Internet Phones - VOIP

Once upon a time, "getting a phone", was simple - AT&T was the only game in town. Then Uncle Sam broke up Ma Bell, leading to baby Bells, and a whole lotta wanna-be's. Then came cellular. But there's now even more competition, for the Sprints, MCI's, and SBC's  - it's called VOIP.

Allen Cohen, VOIP User: "Do you know I'm calling you from my computer?"

Banking consultant Allen Cohen spends most of his time, on the telephone. He says his telephone bills were sky-high - until he found voice over internet protocol - VOIP. He says it has several advantages, over land-line phones. "It's got lots of neat features in terms of being able to forward my calls to my cell phone, to my computer call, so I never miss important calls."

To use VOIP, you need a computer and a high-speed internet connection. You make and receive calls using any home phone.  The people you call, and those who call you, don't need any special equipment, and, generally, won't be able to tell the difference.

Brian Clark, Tech Enthusiasts Network: "Voice over IP, or internet protocol, is just a way, another way to communicate that basically uses the internet instead of regular phone lines. So you can communicate via your high speed or broadband services."

For a flat fee, VOIP allows you to make unlimited local and long distance phone calls. Overseas calls cost more, but not as much as by cell or land-line. A full service package includes caller ID, voice mail, call waiting and other features.  It ranges in cost - but tops out at 40 dollars a month - in addition to what you pay for broadband. Wherever you may be, your VOIP number is, too... It's as simple as plugging in. You even get to choose your area code. You can be in St. Louis, with a Beverly Hills number.

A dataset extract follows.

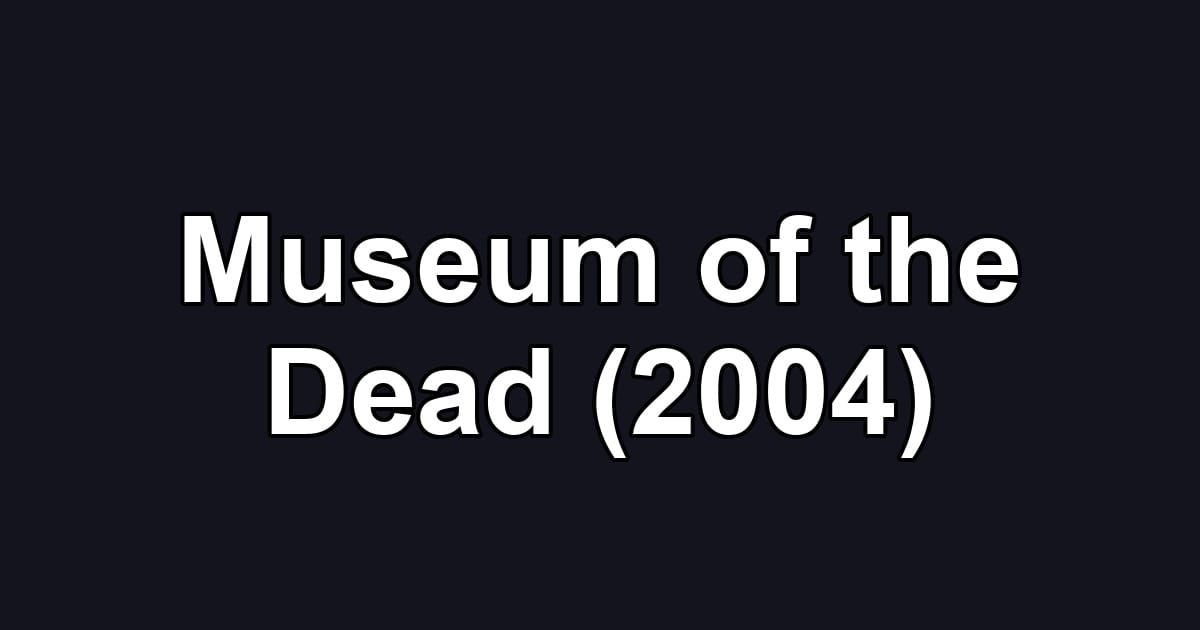 Museum of the Dead (2004)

So, what's not to love about VOIP?  For one thing, if your internet service goes down, so does your phone service. Same thing if you lose power to your home. Also, some services don't work well with 9-1-1 calls. And, in this highly competitive, unregulated young industry, there's no guarantee your provider will keep providing. Consumer Reports recommends keeping a basic land-line connection, until VOIP works all the bugs out - so that takes away some of that cost benefit. But for those like Cohen, the downsides are worth it. "As a consumer, I'm empowered."